MicroRNA miR-125a-5p is upregulated in Treg cells sorted from T1D PLN

MicroRNAs were measured in 200 Treg cells isolated from PB and PLN of control non-diabetic subjects and from patients with T1D (Supplementary Table 1) (Fig. 1A). Treg cells purified from PLN of patients with T1D were impaired in their in vitro suppressive capacity, while Treg cells isolated from blood of the same patients were functional as well as those isolated from both PLN and PB of control non diabetic subjects (Supplementary Figure 3), confirming our previous findings10. In an attempt to identify the microRNA(s) potentially responsible for this T1D PLN-specific Treg-cell dysfunction in vitro, we selected those microRNAs that were differentially expressed only between Treg cells derived from T1D PLN respect to T1D PB but not between PB and PLN of non-diabetic control subjects. MiR-125a-5p was the only microRNA, among the 72 analyzed, that was significantly and specifically upregulated in Treg cells residing in PLN vs Treg cells in PB of T1D patients, as well as vs Treg cells isolated from PLN and from PB of control non-diabetic donors (Fig. 1B and C).

Figure 1
figure 1

MicroRNA expression profiles reveal that miR-125a-5p is over-expressed in Treg cells isolated from PLN of patients with T1D. (A) microRNA expressions in Treg cells isolated from peripheral blood (PB) of non-diabetic control (CTR) donors (n = 8), pancreatic lymph nodes (PLN) of controls (n = 3) and from PB and PLN of patients with T1D (n = 4) is reported in the hierarchical heatmap. Expression values are reported as delta cycle threshold (dCT) values normalized using three different small RNAs (RNU6, RNU44, RNU48) and represented by scale colour of normalized dCT values [Red- low expressed microRNAs; blue- highly expressed microRNA]. Euclidean complete linkage clustering method was used to infer the data in the heatmap clustering graph. (B) Zoom-in of heatmap graph reporting miR-125a-5p expression values [Red- low expressed microRNAs; blue- highly expressed microRNA]. (C) The expression levels of miR-125a-5p were extrapolated from the heat map shown in panel B. Dots connected by a line represent paired samples. *p < 0.05 paired 2-tailed “Student t-test” on dCt.

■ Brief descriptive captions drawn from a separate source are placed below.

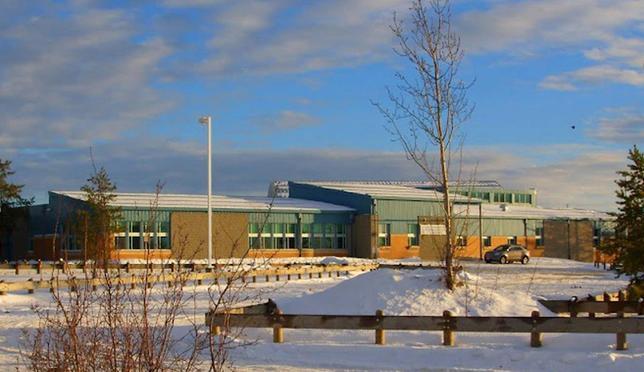 1月22日、カナダ中部のサスカチュワン州ラロッシュの高校で銃乱射事件が発生し、4人が死亡した。提供写真(2016年 ロイター)
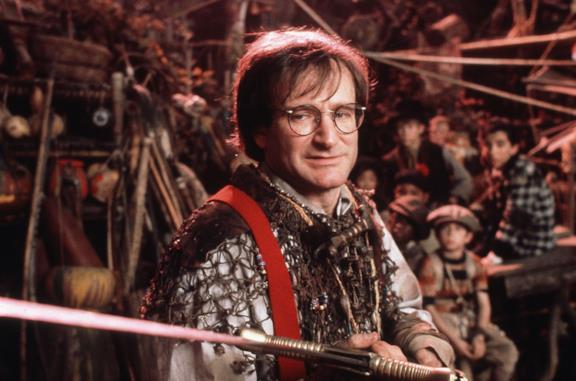Robin Williams nel ruolo di Peter in Hook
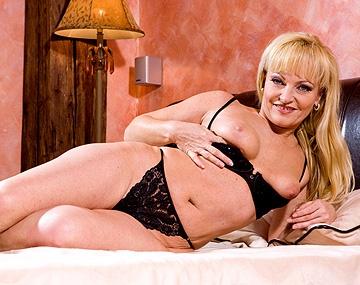 Private  porn video: L'agent immobilier Renata utilise sa bouche et son cul pour conclure une vente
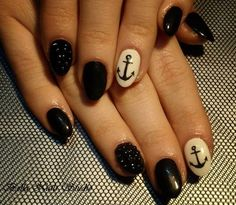 Black nails / art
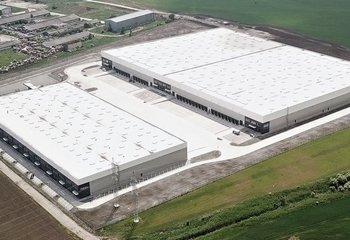 Výrobné a skladové haly na prenájom v Seredi/ Production and warehouse halls for rent in Sereď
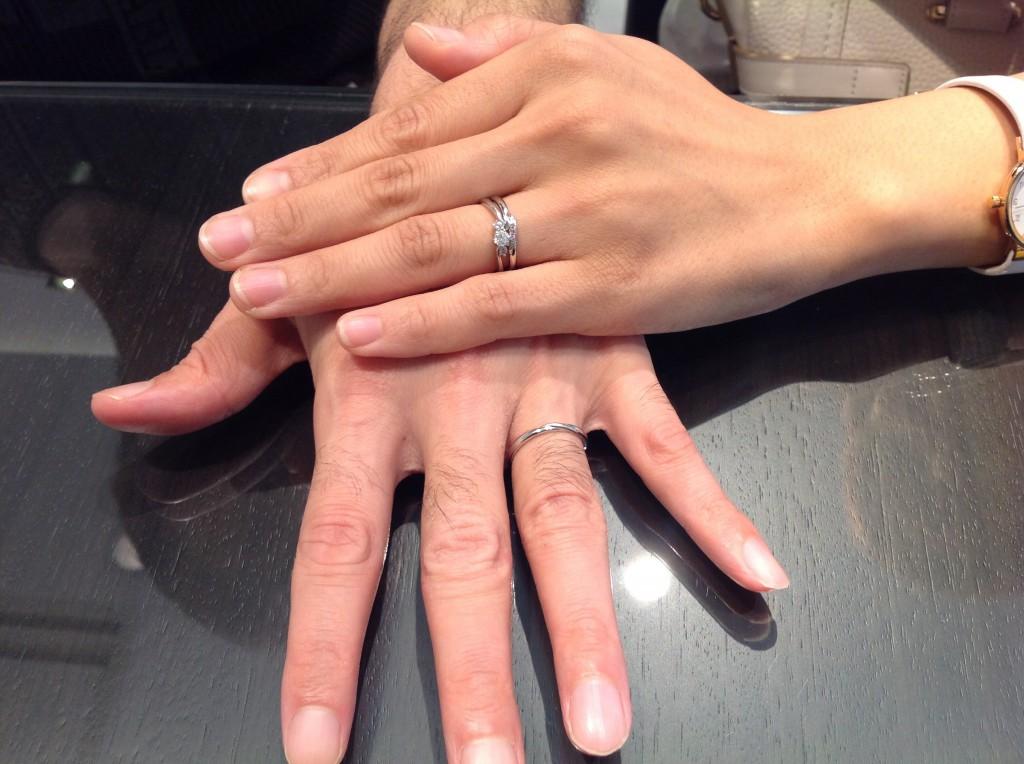 ロイヤルアッシャーダイヤモンド婚約指輪・カフェリング結婚指輪をお作り頂きました。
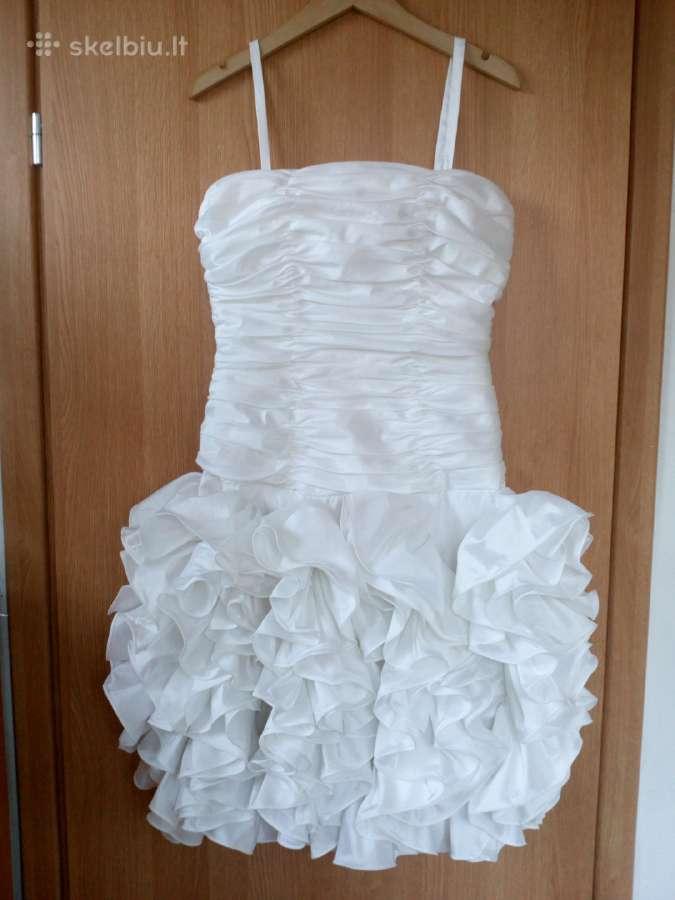 Balta progine suknele.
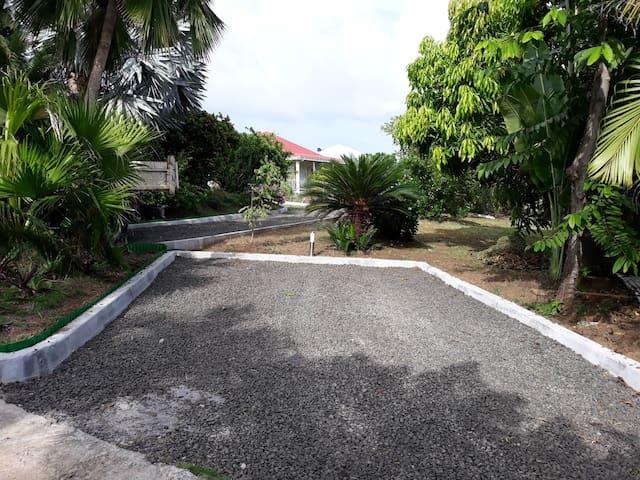 Parking privé pour les 2 bungalows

To confirm this finding, miR-125a-5p expression was measured by real time-PCR in Treg cells isolated from PB and PLN of an additional cohort of control non-diabetic donors and of patients with T1D (donor characteristics in Supplementary Table 2). Indeed, miR-125a-5p was upregulated only in Treg cells isolated from PLN of patients with T1D, thus confirming the data generated with the microfluidic array cards (Fig. 2A). To understand whether such differential expression was specific for Treg cells residing in the PLN of patients with T1D, miR-125a-5p expression was also tested in T conventional (Tconv) cells purified from PB and from PLN. In contrast to what observed in purified Treg cells, miR-125a-5p was not upregulated in Tconv cells isolated from PLN of patients with T1D (Fig. 2B). Finally, to avoid any potential age-related confounding effects on miR-125a-5p expression levels in PLN Treg cells, a correlation between donors age and miR-125a-5p expression was performed, thus demonstrating that its expression does not depend on age (Supplementary Figure 4).

Figure 2
figure 2

miR-125a-5p is selectively hyper-expressed in Treg cells isolated from PLN of patients with T1D. miR-125a-5p expression was measured by real time-PCR in Treg cells (A) and Tconv cells (B) purified from peripheral blood (PB) of non-diabetic control (CTR) donors (n = 8), pancreatic lymph nodes (PLN) of controls (n = 3) and from PB (n = 8) and PLN (n = 5) of patients with T1D. Expression values are reported as 2^-delta cycle threshold (2−dCT) values normalized using three different small RNAs (RNU6, RNU44, RNU48). *p < 0.05 student’s t test.

Collectively, these data demonstrate that hyperexpression of miR-125a-5p is a key feature of Treg-cells isolated from the pancreas draining lymph nodes of patients with T1D. Moreover, this hyperexpression cannot be attributed to a more activated status of Treg cells isolated from PLN of patients with T1D, as we previously showed that these cells do not express higher CD25 levels vs their circulating counterpart or vs Treg in lymph nodes of control subjects10.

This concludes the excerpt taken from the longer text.